Sensitivity analysis can be used to reveal a particular potential error when model parameters are estimated assuming metapopulation quasi-stability, for example using the MC method, which in this study was clearly superior in its ability to recover the dynamics of the quasi-stable original time series. However, one is concerned about the situation that metapopulation quasi-stability is assumed when, in reality, there is a non-equilibrium situation (Fig. 5b). In this case, enforcing stability during parameter estimation will result in parameters that predict metapopulation persistence, but with a low average p. This is because assuming stability necessitates that the estimated parameters enable the metapopulation to persist, but the decreasing trend in p will favour parameter values that produce persistence with a low p. It thus follows that such persistence is likely to be sensitive to small variations in parameter values, and a sensitivity analysis should indicate that the persistence is suspect. Such an analysis was done in Fig. 6, and in this case the metapopulation turned out to be unstable, which is the correct result, as the original data came from a metapopulation that was declining to extinction (Fig. 3).

The possible existence of a trend in the empirical data can also be examined in relation to a particular metapopulation model. First obtain parameter estimates assuming quasi-stability, then perform a number of simulations starting from the first empirically observed patch occupancy pattern. Next examine whether the observed dynamics fall within the 95% confidence limits of the predicted dynamics. This is depicted in Fig. 7. If the observed dynamics fall out of the 95% confidence limits of predicted dynamics (as computed from a large number of simulation runs), then the model is unlikely to produce dynamics that correspond to observed dynamics. Unfortunately, there are several possible causes for this situation to occur.
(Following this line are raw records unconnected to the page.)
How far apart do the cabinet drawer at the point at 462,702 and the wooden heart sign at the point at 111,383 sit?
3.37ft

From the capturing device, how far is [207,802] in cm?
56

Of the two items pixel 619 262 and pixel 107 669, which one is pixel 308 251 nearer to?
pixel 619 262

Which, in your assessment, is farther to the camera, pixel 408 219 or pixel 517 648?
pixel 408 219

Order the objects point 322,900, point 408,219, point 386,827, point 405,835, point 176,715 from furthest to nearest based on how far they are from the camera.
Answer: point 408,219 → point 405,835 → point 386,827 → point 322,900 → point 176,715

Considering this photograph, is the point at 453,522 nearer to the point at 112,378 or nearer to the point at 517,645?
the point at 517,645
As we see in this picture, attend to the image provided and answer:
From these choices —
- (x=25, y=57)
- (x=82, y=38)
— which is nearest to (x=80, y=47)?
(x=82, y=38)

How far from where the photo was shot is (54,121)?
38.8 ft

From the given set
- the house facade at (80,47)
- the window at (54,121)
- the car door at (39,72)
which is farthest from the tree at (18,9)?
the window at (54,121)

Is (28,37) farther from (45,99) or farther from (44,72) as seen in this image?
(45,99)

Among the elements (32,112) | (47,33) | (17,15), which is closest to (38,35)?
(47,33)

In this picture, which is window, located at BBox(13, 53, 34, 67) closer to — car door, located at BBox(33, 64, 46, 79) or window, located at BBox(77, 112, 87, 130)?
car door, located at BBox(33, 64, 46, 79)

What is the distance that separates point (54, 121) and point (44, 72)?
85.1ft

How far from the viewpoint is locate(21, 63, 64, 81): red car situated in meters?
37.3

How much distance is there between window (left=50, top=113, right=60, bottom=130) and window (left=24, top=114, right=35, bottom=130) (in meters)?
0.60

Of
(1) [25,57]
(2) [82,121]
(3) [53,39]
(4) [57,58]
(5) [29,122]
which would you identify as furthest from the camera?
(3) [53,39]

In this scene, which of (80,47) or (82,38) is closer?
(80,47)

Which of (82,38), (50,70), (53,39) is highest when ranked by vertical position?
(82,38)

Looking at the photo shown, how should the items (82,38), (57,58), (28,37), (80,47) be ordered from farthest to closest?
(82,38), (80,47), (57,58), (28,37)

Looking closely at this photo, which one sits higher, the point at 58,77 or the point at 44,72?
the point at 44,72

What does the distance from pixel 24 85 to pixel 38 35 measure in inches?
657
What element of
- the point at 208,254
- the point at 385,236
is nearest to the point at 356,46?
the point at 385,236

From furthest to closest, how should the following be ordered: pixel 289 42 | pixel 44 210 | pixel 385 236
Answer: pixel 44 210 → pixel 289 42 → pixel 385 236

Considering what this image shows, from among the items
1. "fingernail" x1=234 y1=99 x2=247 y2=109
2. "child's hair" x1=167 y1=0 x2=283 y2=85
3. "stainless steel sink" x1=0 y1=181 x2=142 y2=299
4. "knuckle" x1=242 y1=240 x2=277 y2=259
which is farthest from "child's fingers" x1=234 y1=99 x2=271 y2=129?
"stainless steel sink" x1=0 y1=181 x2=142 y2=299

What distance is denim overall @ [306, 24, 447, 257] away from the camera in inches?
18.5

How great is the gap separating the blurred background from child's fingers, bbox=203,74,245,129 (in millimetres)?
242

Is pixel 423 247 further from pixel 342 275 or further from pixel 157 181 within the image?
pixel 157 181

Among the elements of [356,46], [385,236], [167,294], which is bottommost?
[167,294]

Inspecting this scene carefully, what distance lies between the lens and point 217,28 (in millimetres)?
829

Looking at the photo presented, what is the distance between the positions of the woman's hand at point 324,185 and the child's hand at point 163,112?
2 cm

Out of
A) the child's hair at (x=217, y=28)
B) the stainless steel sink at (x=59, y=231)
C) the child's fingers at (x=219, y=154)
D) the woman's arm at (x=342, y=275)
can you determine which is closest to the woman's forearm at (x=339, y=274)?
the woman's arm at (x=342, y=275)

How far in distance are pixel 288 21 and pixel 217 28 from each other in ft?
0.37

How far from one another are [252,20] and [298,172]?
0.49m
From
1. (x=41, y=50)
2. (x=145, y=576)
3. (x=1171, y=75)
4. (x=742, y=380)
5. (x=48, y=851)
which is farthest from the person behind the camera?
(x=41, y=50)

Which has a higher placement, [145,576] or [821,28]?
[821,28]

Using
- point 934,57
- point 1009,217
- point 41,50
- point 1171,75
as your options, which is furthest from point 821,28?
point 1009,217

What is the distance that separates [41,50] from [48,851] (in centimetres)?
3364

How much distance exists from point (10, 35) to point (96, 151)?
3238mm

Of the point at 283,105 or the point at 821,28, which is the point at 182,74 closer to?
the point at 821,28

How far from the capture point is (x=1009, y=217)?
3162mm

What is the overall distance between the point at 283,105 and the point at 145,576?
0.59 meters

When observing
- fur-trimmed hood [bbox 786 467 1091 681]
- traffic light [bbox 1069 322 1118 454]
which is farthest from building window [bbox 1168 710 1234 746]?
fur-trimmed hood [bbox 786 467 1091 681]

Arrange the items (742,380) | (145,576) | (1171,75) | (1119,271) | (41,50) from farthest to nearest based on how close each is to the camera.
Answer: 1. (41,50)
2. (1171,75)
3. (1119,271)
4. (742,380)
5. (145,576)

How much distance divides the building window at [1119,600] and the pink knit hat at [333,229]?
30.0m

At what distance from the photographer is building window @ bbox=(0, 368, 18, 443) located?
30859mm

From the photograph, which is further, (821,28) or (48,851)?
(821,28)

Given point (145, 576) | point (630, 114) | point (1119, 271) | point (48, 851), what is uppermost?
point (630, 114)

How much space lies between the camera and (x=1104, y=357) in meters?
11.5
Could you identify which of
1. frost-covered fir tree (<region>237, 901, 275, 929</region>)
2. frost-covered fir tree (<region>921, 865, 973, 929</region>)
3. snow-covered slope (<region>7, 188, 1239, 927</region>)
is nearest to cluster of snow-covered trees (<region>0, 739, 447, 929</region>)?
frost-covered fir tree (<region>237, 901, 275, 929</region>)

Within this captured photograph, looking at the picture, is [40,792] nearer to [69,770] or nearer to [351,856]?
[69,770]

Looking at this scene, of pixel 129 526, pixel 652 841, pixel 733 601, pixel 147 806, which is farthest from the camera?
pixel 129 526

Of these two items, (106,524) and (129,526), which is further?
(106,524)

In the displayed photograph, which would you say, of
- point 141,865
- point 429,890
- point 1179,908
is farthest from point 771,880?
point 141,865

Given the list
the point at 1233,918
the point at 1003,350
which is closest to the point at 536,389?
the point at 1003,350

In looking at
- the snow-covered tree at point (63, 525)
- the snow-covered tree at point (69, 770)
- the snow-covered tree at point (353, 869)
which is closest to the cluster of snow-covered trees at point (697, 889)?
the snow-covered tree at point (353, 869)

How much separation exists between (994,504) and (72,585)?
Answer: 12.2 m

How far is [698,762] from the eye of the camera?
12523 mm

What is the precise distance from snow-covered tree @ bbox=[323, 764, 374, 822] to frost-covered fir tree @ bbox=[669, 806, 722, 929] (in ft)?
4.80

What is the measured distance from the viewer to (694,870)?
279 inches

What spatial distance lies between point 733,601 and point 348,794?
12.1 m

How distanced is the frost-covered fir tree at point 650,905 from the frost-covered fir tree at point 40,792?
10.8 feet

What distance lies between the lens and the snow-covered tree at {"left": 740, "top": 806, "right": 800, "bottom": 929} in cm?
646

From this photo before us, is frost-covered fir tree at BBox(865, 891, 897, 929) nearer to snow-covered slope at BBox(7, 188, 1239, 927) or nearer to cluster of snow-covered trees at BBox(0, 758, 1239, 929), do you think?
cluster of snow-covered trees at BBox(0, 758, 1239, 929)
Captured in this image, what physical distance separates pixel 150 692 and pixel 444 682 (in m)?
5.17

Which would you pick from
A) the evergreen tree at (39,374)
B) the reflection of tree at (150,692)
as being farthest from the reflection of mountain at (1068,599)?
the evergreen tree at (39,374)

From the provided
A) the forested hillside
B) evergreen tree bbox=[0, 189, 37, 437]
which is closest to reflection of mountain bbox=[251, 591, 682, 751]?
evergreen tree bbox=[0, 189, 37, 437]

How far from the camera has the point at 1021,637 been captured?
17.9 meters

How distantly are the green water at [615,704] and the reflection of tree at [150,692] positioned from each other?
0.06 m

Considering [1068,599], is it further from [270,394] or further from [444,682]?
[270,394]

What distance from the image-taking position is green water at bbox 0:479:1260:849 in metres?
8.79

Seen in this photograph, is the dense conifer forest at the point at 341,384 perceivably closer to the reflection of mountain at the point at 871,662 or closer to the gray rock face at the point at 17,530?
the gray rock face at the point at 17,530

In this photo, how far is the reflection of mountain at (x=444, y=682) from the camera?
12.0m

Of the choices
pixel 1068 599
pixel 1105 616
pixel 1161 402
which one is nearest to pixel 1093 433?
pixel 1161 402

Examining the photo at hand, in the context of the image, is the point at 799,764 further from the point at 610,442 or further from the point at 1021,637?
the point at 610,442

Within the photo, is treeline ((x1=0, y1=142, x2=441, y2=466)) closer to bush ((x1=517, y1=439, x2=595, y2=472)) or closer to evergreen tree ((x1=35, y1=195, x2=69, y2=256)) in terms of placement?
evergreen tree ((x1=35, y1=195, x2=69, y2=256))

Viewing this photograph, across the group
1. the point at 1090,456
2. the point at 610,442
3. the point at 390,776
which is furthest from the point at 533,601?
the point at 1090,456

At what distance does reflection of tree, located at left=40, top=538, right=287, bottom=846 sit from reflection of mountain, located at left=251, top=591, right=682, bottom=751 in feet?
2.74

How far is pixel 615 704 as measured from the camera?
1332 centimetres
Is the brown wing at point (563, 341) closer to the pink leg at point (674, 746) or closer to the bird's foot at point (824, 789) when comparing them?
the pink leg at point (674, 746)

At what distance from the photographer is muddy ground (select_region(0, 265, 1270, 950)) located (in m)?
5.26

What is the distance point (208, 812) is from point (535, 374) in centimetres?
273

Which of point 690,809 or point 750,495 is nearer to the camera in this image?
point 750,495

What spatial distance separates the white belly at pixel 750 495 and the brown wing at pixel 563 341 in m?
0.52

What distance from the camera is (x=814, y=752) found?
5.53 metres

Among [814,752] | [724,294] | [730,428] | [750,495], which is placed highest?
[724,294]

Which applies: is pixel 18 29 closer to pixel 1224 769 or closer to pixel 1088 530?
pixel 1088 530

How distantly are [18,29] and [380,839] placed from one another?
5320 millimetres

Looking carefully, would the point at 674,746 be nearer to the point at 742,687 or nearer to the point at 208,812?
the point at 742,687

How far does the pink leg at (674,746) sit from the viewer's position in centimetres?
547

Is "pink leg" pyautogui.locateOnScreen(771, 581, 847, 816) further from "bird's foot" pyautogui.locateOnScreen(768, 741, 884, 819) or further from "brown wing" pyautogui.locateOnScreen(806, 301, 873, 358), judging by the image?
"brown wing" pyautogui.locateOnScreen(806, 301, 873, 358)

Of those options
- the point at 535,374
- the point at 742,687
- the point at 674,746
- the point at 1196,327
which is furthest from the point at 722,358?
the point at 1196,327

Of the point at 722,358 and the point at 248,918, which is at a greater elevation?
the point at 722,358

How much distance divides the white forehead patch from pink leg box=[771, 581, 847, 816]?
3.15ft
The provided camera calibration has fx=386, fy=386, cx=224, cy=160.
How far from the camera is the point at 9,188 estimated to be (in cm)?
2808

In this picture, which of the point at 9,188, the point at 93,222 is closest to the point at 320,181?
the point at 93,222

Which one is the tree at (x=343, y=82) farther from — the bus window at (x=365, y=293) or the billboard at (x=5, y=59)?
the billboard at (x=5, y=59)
There may be a trend in the observed data, but it is also possible that regional stochasticity is amplifying observed dynamics or that the model structure is incomplete or wrong. Note also that the fit of a metapopulation model to data cannot be measured by a mere correspondence between observed and predicted p-values, as p is an aggregate measure of metapopulation dynamics. The correct thing to do is to examine the fit between the observed and predicted patterns of occupancy (see Moilanen et al. 1998). However, if the model is unable to produce fluctuations in p similar to those that have been observed empirically, then something is surely wrong with the model or its parameterization.

The truly important question is not whether there is a trend in the data, but rather whether the metapopulation is persistent or not. For example, the metapopulation may be endangered merely because of its small size, even if the empirical data does not show a distinct declining trend. Also, a strong short-term declining trend may be caused by regular extinction-colonization stochasticity and regional stochasticity, and it will be difficult to prove statistically the existence of a trend from only a few years of data. Even so, strong short-term fluctuations indicate a large amplitude in the fluctuations of the proportion of occupied patches, which itself may be an indication of susceptibility to metapopulation extinction. In summary, sensitivity analysis, combined with the most informed choice of metapopulation model structure and parameterization, is the correct tool for investigating metapopulation persistence.